YOUR TASK: Write out, word for word, the stretch of the article on Australia's economic estimates from "The ABS reported" through "last 12 months.".

SOURCE DOCUMENT:
*****

Key economic estimates have been released today by the Australian Bureau of Statistics (ABS), revealing that the economy grew by three per cent during the 2022-2023 financial year.
The data includes gross domestic product (GDP), consumption, investment, income, capital stock, productivity, and balance sheets.
Australia’s national net worth has risen by $1.3 trillion to $19 trillion during FY23. However, in the background, a significant drop in the household savings ratio was experienced, decreasing from 12.6 per cent to just over four per cent for the financial year.
The ABS reported that labour productivity fell by 3.7 per cent. Furthermore, throughout the quarter, overall demand for goods and services, excluding exports, increased by 1.8 per cent. This rise marks an increase of almost four per cent in the last 12 months.
Australia’s future economic outlook
Earlier this week, the Australian Government’s treasury department Secretary, Doctor Steven Kennedy, provided an update on the Treasury’s near-term economic and fiscal outlook for Australia and globally.

*****

DATA SECTION:

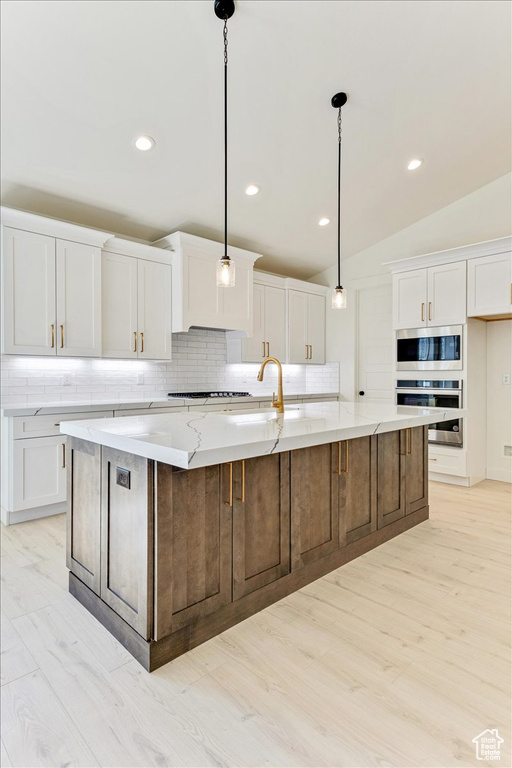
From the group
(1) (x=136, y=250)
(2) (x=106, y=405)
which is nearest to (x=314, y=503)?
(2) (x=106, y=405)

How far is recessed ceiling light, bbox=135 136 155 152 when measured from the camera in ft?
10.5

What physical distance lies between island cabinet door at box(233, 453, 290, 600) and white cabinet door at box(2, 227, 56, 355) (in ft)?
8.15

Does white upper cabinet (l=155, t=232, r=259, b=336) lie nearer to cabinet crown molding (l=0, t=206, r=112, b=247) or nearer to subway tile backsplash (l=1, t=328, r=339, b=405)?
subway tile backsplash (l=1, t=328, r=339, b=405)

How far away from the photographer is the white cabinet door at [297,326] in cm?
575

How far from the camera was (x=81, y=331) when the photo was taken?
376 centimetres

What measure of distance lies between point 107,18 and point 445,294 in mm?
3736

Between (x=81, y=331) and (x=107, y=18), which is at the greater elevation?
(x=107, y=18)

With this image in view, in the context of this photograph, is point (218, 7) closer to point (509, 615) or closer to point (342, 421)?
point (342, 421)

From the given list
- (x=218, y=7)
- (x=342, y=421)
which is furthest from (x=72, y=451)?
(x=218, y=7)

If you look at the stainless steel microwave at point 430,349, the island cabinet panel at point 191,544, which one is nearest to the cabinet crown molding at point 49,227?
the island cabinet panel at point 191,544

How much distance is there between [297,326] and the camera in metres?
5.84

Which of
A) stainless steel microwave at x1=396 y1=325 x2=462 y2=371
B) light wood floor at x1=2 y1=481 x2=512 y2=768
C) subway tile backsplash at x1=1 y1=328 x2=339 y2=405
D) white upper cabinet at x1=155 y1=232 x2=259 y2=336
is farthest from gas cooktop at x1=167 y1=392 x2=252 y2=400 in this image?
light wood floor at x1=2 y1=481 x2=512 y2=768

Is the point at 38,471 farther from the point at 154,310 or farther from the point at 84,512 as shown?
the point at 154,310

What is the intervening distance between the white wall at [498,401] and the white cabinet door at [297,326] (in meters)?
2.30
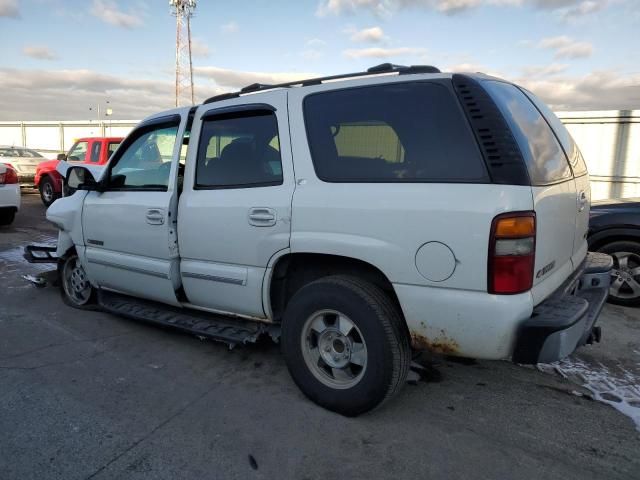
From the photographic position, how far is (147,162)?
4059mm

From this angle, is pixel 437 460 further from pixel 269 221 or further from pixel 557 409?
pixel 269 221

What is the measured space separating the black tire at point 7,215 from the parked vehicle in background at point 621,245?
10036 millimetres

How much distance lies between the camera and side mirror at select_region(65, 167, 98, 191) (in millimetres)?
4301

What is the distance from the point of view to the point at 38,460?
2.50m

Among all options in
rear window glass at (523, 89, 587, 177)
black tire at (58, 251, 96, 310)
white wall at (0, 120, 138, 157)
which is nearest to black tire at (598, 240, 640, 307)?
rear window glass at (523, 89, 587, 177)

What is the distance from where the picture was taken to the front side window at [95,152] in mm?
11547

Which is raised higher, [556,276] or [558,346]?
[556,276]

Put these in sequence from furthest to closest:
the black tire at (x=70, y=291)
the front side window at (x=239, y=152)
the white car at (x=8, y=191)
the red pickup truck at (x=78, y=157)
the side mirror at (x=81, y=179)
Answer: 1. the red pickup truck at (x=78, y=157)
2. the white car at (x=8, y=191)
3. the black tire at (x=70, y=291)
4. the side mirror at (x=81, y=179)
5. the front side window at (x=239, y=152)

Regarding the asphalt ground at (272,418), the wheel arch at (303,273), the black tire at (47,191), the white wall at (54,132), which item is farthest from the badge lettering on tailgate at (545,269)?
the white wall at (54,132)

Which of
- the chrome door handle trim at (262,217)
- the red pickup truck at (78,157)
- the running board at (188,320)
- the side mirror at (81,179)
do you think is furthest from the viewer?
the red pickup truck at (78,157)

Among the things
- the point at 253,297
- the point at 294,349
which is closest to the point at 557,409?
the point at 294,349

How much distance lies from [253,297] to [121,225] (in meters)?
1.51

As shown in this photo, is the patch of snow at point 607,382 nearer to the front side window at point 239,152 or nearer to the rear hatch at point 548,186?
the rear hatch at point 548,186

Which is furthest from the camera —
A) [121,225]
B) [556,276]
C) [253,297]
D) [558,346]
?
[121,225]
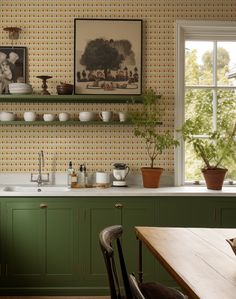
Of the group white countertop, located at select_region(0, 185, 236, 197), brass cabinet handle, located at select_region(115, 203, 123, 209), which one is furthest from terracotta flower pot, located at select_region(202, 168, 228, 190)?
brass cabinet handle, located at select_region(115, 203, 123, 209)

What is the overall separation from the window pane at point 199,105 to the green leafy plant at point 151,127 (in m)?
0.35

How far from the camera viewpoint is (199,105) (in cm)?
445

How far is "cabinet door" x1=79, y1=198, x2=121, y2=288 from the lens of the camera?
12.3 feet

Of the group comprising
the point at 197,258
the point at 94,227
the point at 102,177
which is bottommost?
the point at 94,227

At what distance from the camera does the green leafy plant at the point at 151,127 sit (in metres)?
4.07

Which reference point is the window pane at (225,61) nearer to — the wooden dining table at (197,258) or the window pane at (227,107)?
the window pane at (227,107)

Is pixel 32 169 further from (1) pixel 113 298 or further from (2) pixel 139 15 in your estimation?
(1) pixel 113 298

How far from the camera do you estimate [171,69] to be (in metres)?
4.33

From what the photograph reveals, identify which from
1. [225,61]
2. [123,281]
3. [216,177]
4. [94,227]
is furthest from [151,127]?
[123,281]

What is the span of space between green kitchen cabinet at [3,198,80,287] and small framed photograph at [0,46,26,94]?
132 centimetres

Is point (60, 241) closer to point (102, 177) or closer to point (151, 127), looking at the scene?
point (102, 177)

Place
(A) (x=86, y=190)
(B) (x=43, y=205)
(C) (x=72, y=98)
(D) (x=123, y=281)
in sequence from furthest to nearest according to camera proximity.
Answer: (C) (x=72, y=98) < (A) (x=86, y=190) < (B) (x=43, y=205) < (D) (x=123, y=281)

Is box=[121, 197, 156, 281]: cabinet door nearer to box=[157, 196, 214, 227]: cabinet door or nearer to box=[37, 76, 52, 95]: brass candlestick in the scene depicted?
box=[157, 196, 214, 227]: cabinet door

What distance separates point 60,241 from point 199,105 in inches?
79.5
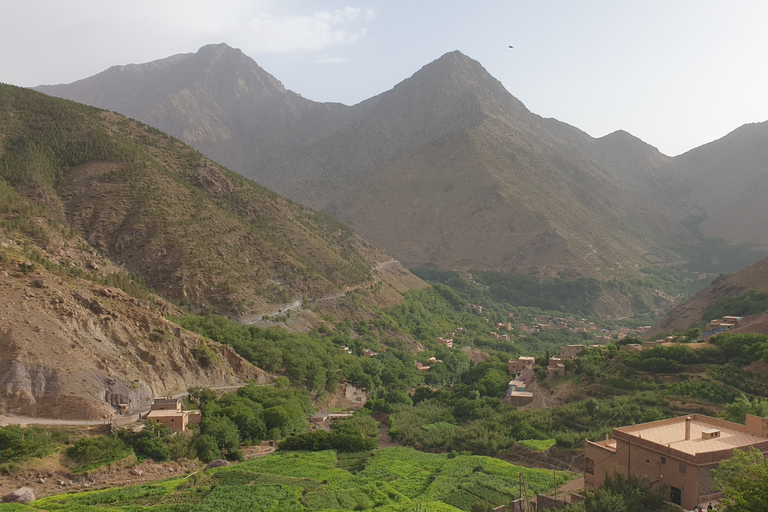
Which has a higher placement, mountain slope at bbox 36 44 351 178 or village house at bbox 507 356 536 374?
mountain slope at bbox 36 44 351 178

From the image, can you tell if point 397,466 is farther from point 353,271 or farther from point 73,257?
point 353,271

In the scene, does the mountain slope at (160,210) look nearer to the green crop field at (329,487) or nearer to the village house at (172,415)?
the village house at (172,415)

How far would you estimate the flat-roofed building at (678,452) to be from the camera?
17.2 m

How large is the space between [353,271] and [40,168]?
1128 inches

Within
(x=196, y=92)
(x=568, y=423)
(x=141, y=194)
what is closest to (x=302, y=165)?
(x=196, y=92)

*****

EXERCISE RESPONSE:
The ABS reported that labour productivity fell by 3.7 per cent. Furthermore, throughout the quarter, overall demand for goods and services, excluding exports, increased by 1.8 per cent. This rise marks an increase of almost four per cent in the last 12 months.